Problem description: Output the stretch from the line containing "From the camera's" through the end of the rows as a Markdown table with two columns, Position and Text, numbering each line in order. Leave out blank lines and the pictures.

___ Provided data

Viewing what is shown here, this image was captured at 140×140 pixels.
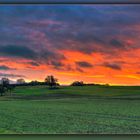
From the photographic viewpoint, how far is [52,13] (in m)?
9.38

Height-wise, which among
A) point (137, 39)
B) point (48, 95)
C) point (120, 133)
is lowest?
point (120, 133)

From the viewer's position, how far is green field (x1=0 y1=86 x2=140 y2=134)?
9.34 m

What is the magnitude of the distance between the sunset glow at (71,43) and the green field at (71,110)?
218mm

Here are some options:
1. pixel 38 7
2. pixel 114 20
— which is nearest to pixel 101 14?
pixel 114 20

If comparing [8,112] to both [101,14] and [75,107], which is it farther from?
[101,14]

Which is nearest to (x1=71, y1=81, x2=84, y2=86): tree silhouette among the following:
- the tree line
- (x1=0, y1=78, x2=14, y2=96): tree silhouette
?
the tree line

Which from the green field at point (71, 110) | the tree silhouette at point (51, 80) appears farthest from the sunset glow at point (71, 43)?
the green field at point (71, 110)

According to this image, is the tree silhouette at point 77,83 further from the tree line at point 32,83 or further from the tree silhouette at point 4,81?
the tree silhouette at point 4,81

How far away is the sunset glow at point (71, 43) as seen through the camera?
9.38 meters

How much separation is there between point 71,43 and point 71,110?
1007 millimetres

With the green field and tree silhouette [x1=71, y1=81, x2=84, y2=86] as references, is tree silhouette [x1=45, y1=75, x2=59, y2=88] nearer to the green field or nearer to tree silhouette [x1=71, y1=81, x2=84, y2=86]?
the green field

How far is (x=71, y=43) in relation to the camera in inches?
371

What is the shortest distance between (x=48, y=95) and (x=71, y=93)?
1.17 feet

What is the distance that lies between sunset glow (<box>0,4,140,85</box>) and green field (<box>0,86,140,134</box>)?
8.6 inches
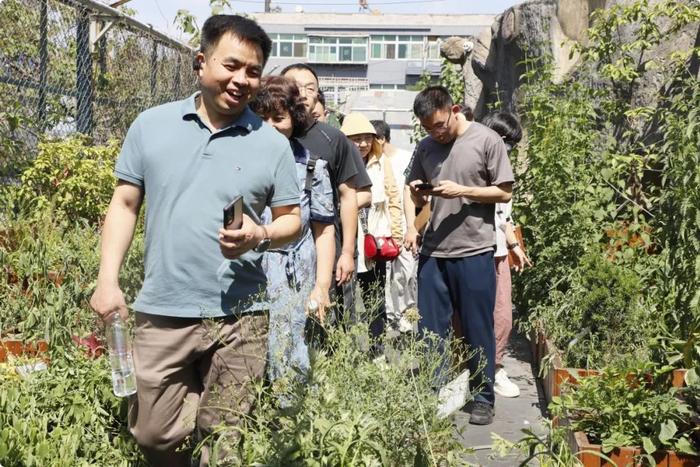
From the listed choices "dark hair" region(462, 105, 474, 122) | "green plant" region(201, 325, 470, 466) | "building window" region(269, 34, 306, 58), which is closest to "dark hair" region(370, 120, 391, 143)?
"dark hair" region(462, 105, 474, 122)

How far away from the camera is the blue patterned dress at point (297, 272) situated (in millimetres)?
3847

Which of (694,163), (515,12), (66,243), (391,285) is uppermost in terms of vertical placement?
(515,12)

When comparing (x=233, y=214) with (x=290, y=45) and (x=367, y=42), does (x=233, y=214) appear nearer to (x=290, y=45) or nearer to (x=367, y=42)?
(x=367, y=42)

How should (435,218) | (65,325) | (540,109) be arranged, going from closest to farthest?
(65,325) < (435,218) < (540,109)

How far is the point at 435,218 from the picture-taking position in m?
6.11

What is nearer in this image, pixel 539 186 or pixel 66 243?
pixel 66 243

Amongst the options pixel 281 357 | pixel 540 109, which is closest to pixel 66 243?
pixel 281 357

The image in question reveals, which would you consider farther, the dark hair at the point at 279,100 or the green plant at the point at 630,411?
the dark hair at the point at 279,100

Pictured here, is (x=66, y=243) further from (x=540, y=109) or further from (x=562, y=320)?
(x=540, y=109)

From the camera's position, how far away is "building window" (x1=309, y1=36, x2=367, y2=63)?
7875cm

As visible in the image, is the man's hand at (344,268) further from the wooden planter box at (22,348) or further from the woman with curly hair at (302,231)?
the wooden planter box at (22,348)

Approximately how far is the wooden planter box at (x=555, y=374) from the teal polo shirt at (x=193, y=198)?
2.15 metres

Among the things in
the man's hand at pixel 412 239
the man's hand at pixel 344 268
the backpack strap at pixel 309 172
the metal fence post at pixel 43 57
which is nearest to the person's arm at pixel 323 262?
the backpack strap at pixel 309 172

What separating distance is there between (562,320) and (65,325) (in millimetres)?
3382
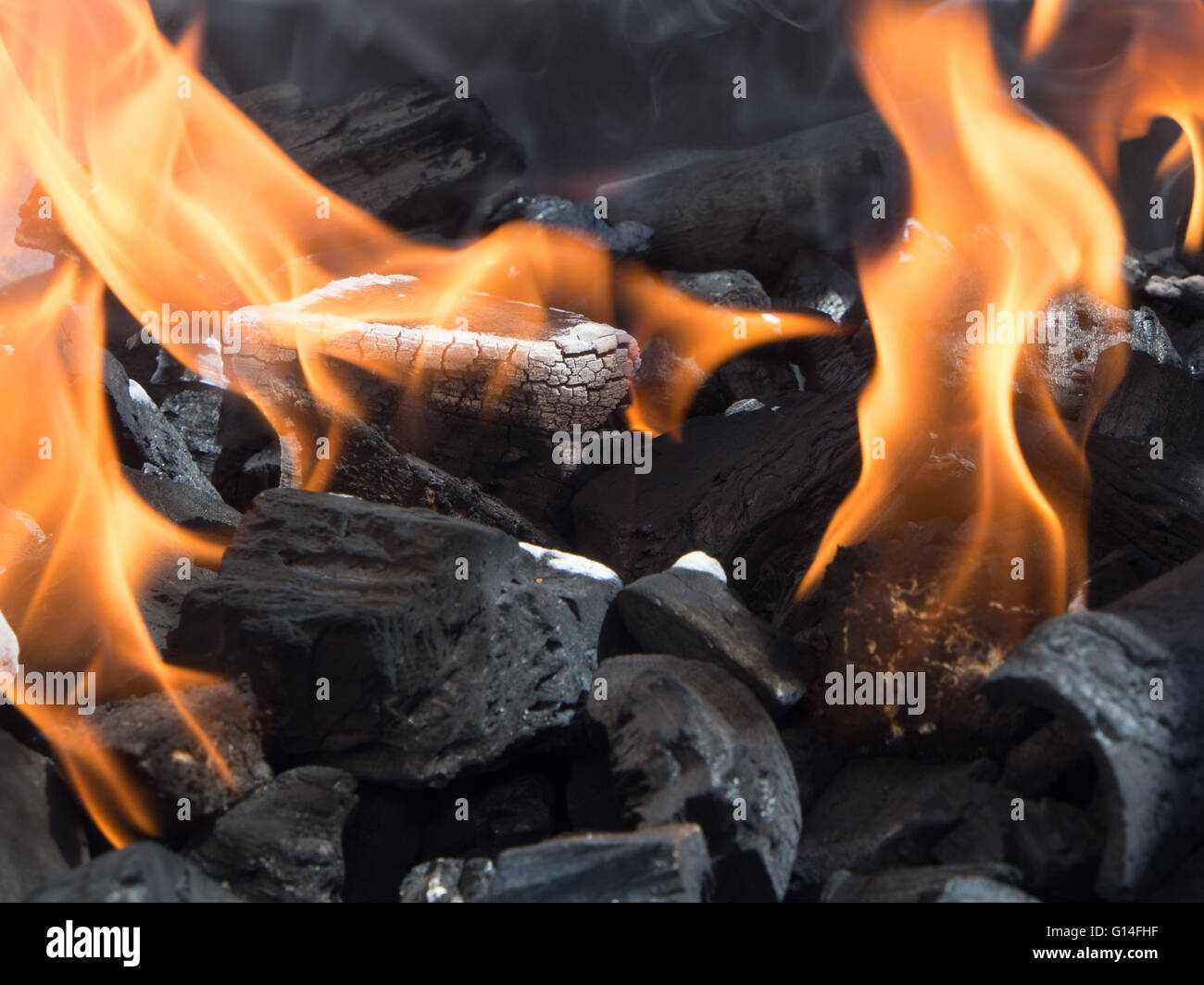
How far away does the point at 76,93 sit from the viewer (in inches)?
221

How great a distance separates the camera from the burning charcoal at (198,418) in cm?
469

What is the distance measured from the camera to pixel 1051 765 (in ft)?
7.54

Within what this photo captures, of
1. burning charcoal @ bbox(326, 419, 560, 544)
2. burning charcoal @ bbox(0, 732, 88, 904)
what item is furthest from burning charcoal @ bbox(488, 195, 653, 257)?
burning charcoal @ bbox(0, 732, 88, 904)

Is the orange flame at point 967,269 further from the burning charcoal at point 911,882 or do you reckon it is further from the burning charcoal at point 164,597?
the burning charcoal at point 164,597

______

The response:
| Position | Text |
|---|---|
| 1 | From the camera's position, how far away is "building window" (x1=309, y1=36, x2=367, y2=63)? |
| 2 | 7875cm |
| 3 | As visible in the image, is the man's hand at (344,268) further from the wooden planter box at (22,348) or further from the woman with curly hair at (302,231)? |
| 4 | the wooden planter box at (22,348) |
| 5 | Approximately how far is the wooden planter box at (x=555, y=374) from the teal polo shirt at (x=193, y=198)? |
| 6 | 2.15 metres |
| 7 | Among the things in |
| 8 | the man's hand at pixel 412 239 |
| 9 | the man's hand at pixel 344 268 |
| 10 | the backpack strap at pixel 309 172 |
| 11 | the metal fence post at pixel 43 57 |
| 12 | which is nearest to the person's arm at pixel 323 262? |
| 13 | the backpack strap at pixel 309 172 |
| 14 | What separating distance is there between (562,320) and (65,325) (in millimetres)? |
| 15 | 3382 |
| 16 | How far away does the point at 76,93 sit from the viewer (in inches)? |
| 17 | 221 |
| 18 | How great a distance separates the camera from the burning charcoal at (198,418) in cm? |
| 19 | 469 |
| 20 | What is the distance measured from the camera to pixel 1051 765 (in ft)? |
| 21 | 7.54 |
| 22 | Within what this photo captures, of |
| 23 | 1. burning charcoal @ bbox(326, 419, 560, 544) |
| 24 | 2. burning charcoal @ bbox(0, 732, 88, 904) |
| 25 | what item is furthest from burning charcoal @ bbox(488, 195, 653, 257)? |
| 26 | burning charcoal @ bbox(0, 732, 88, 904) |
| 27 | Is the orange flame at point 967,269 further from the burning charcoal at point 911,882 or do you reckon it is further from the burning charcoal at point 164,597? |
| 28 | the burning charcoal at point 164,597 |